Focal radiation therapy has gained of interest in treatment of patients with primary prostate cancer (PCa). The question of how to define the intraprostatic boost volume is still open. Previous studies showed that multiparametric MRI (mpMRI) or PSMA PET alone could be used for boost volume definition. However, other studies proposed that the combined usage of both has the highest sensitivity in detection of intraprostatic lesions. The aim of this study was to demonstrate the feasibility and to evaluate the tumour control probability (TCP) and normal tissue complication probability (NTCP) of radiation therapy dose painting using 68Ga-HBED-CC PSMA PET/CT, mpMRI or the combination of both in primary PCa.

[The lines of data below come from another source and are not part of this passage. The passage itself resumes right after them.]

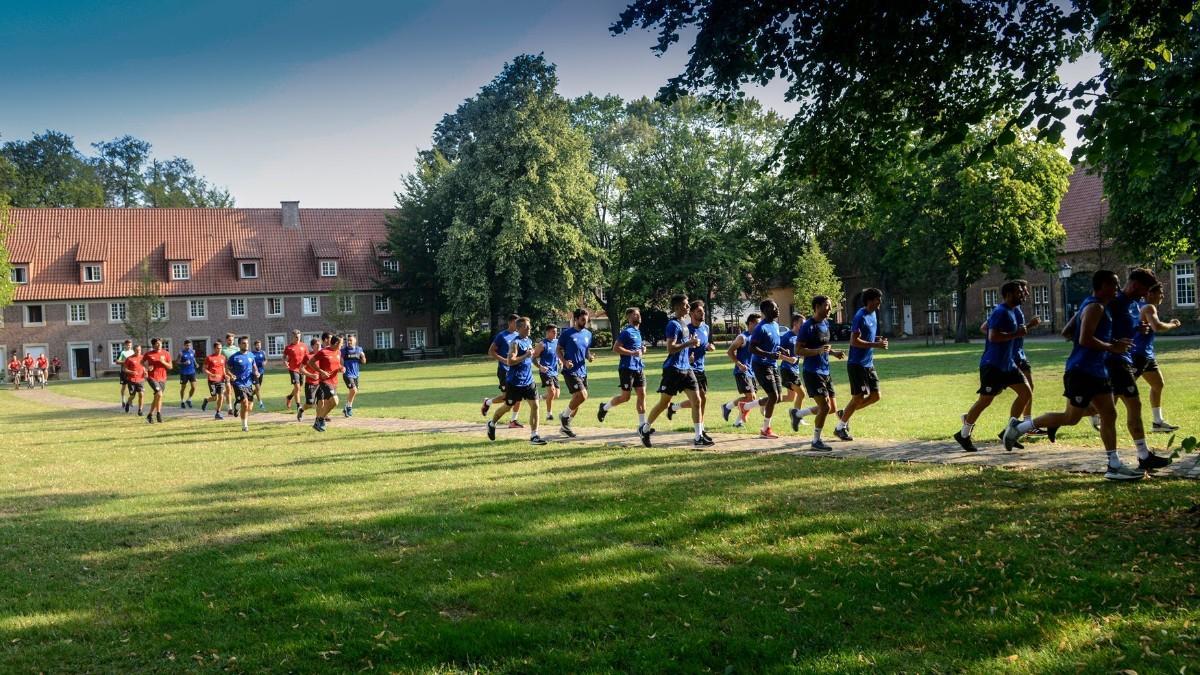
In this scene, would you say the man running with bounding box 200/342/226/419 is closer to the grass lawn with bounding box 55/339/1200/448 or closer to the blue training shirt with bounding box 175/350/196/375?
the grass lawn with bounding box 55/339/1200/448

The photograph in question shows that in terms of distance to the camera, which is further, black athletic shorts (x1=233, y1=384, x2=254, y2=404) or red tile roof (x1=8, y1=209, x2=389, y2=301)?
red tile roof (x1=8, y1=209, x2=389, y2=301)

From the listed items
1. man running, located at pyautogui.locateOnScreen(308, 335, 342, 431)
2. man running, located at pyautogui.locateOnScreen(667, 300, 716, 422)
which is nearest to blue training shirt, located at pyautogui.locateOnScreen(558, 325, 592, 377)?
man running, located at pyautogui.locateOnScreen(667, 300, 716, 422)

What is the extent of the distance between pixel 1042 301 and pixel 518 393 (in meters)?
51.8

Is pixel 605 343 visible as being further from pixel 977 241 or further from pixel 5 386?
pixel 5 386

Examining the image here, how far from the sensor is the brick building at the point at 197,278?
200 ft

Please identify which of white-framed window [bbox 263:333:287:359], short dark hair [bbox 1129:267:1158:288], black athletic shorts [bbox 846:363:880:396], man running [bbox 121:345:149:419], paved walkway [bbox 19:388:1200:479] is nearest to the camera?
short dark hair [bbox 1129:267:1158:288]

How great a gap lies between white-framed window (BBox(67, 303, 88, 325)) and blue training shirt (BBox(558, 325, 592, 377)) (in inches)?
2216

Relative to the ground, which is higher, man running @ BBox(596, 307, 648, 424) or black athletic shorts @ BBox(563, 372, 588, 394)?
man running @ BBox(596, 307, 648, 424)

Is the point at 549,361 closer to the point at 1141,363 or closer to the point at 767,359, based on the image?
the point at 767,359

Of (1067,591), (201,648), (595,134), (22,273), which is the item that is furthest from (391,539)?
(22,273)

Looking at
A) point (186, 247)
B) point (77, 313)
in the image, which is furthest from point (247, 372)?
point (186, 247)

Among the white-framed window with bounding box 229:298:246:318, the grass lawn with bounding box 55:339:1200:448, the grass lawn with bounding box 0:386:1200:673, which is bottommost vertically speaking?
the grass lawn with bounding box 55:339:1200:448

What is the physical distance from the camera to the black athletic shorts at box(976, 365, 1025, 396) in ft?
35.0

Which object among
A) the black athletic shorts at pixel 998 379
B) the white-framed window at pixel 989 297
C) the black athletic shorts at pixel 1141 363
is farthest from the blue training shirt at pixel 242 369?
the white-framed window at pixel 989 297
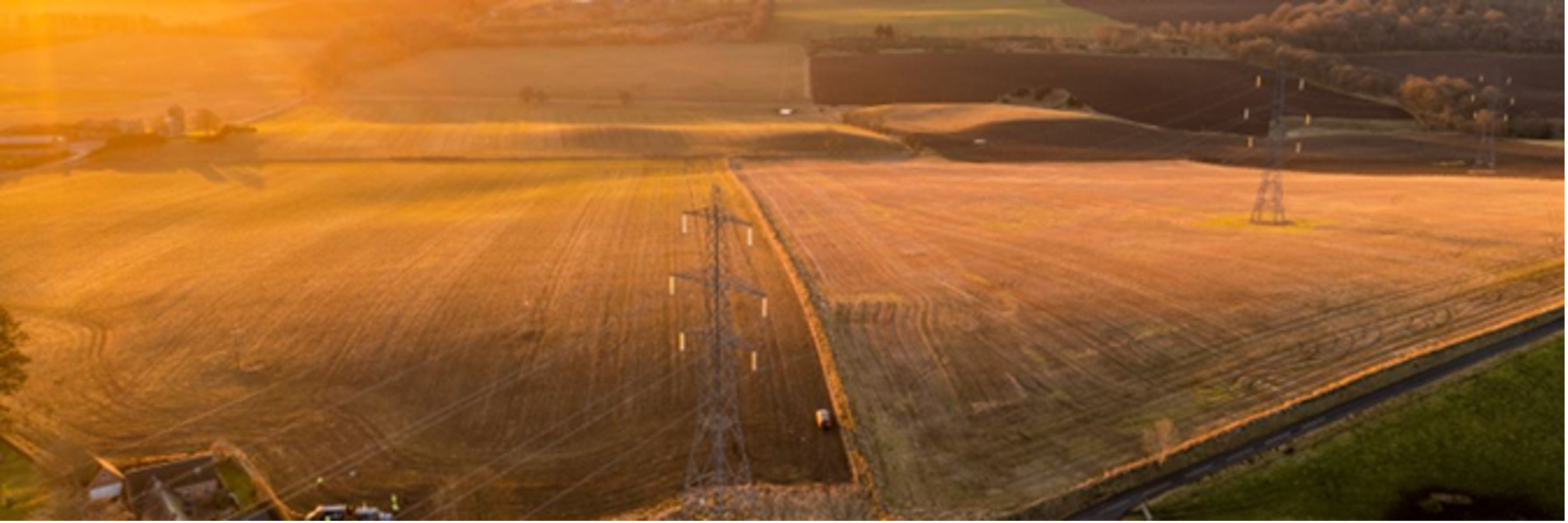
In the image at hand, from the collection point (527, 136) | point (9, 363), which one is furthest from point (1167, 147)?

Ten patients underwent PSMA PET/CT and mpMRI followed by prostatectomy. Three gross tumour volumes (GTVs) were created based on PET (GTV-PET), mpMRI (GTV-MRI) and the union of both (GTV-union). Two plans were generated for each GTV. Plan95 consisted of whole-prostate IMRT to 77 Gy in 35 fractions and a simultaneous boost to 95 Gy (Plan95 PET/Plan95 MRI/Plan95 union). Plan80 consisted of whole-prostate IMRT to 76 Gy in 38 fractions and a simultaneous boost to 80 Gy (Plan80 PET/Plan80 MRI/Plan80 union). TCPs were calculated for GTV-histo (TCP-histo), which was delineated based on PCa distribution in co-registered histology slices. NTCPs were assessed for bladder and rectum.
Dose constraints of published protocols were reached in every treatment plan. Mean TCP-histo were 99.7% (range: 97%–100%) and 75.5% (range: 33%–95%) for Plan95 union and Plan80 union, respectively. Plan95 union had significantly higher TCP-histo values than Plan95 MRI ( p = 0.008) and Plan95 PET ( p = 0.008). Plan80 union had significantly higher TCP-histo values than Plan80 MRI ( p = 0.012), but not than Plan80 PET ( p = 0.472).
Plan95 MRI had significantly lower NTCP-rectum than Plan95 union ( p = 0.012). No significant differences in NTCP-rectum and NTCP-bladder were observed for all other plans ( p > 0.05).